Monday, June 18, 2018

Pâtisserie Rotha to Bring Traditional French Sweets to Albany

By Cirrus Wood
Mon, Jun 18, 2018 at 11:52 AM

click to enlarge A new bakery promises to be a destination for flaky, buttery croissants. - PHOTO COURTESY OF ROTHA IENG
  • Photo courtesy of Rotha Ieng
  • A new bakery promises to be a destination for flaky, buttery croissants.

The word Proustian may be among the more overused in the food world, but it’s not wrong to think that smells, textures, and flavors can recapture the past and return the eater to a state of nostalgic innocence. Those looking to sample literature’s most famous teacake can find it at Pâtisserie Rotha (1051 San Pablo Ave., Albany), a new traditional French pastry shop scheduled to open June 30.

Pâtisserie Rotha is the venture of pâtissier Rotha Ieng, a relative newcomer to the East Bay food scene and a graduate of the Ecole Ferrandi, a culinary school in Paris. Ieng also trained under Pierre Hermé, a Parisian pastry chef renowned for presenting the season’s sweets with the pluck of haute couture. (The only stateside location for Hermé’s confections is at John F. Kennedy International Airport in New York. The macarons are flown in daily from Paris.)

For those looking for Parisian quality without having to endure frisking from the TSA, Rotha will offer such classically French confections as pain au chocolat (chocolate croissant) and chausson aux pommes (apple turnovers). The menu also offers a few outliers from well outside the 20em arrondissement, such as pasteis de nata (Portuguese custard tarts), canelé (caramelized yet custardy cakes from Bordeaux), and the very much en vogue kouign-amann, a Breton butter pastry, folded into a cup shape and strewn with layers of caramelized sugar. And for those with a yen toward recreating Proust’s epiphany and reclaiming lost time, there will also be madeleines.

This will be Ieng’s first business, and while the chef is still finding his way in the culinary world, he has settled firmly on sweets. “It seems to me that I have the talent with pastry instead of the other stuff,” he said. “Pastry gives me the ability to think about creativity and come up with different things. I have to be alert all the time.”

Ieng previously worked as a data administrator at Ecole Bilingue de Berkeley, the multilingual (but mainly French) private school in West Berkeley. At the school’s annual market event, Ieng would offer some of his home experiments, which were received with much enthusiasm from the Francophone community, who encouraged him to turn the hobby into a profession. Ieng took the advice to heart and left his position with the school last week to focus on pastries full-time.

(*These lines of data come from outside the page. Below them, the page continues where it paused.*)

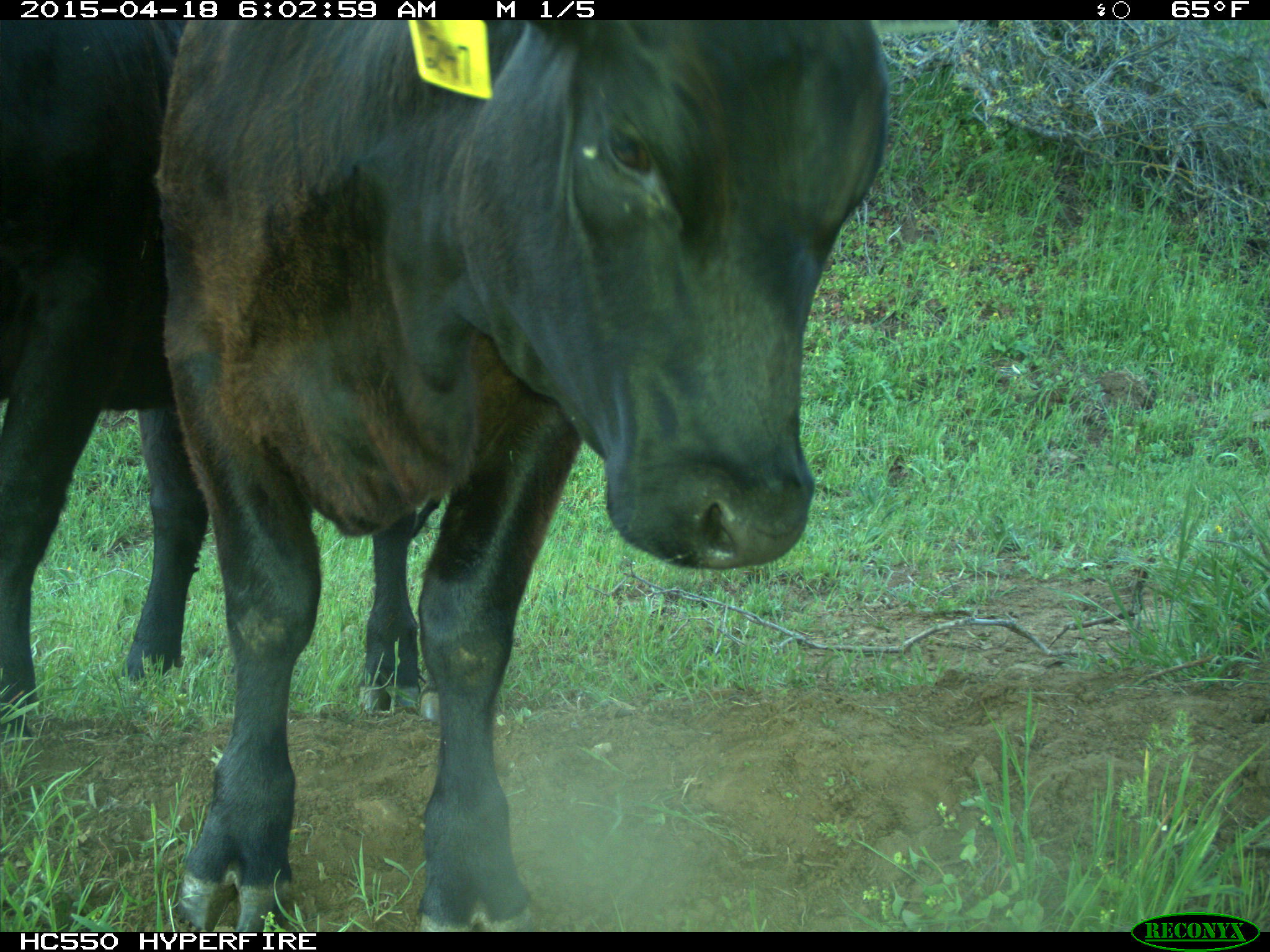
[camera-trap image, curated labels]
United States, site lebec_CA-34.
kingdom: Animalia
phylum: Chordata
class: Mammalia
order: Artiodactyla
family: Bovidae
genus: Bos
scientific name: Bos taurus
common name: domestic cow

Ieng plans to vary the menu throughout the year, keeping pace with the calendar. Patrons can expect bûche de Noël in December and galette des rois in January. After the grand opening on June 30, the patisserie will be open on weekends only from 7:30 a.m. to 5 p.m., with extended weekday hours to come later this summer. Private vendors have already expressed interest in entering contracts with Rotha, but he has yet to accept. At least for now, the only place to get Ieng’s pastries will be at Pâtisserie Rotha itself, which may just make it one of the sweeter excuses for a drive up San Pablo.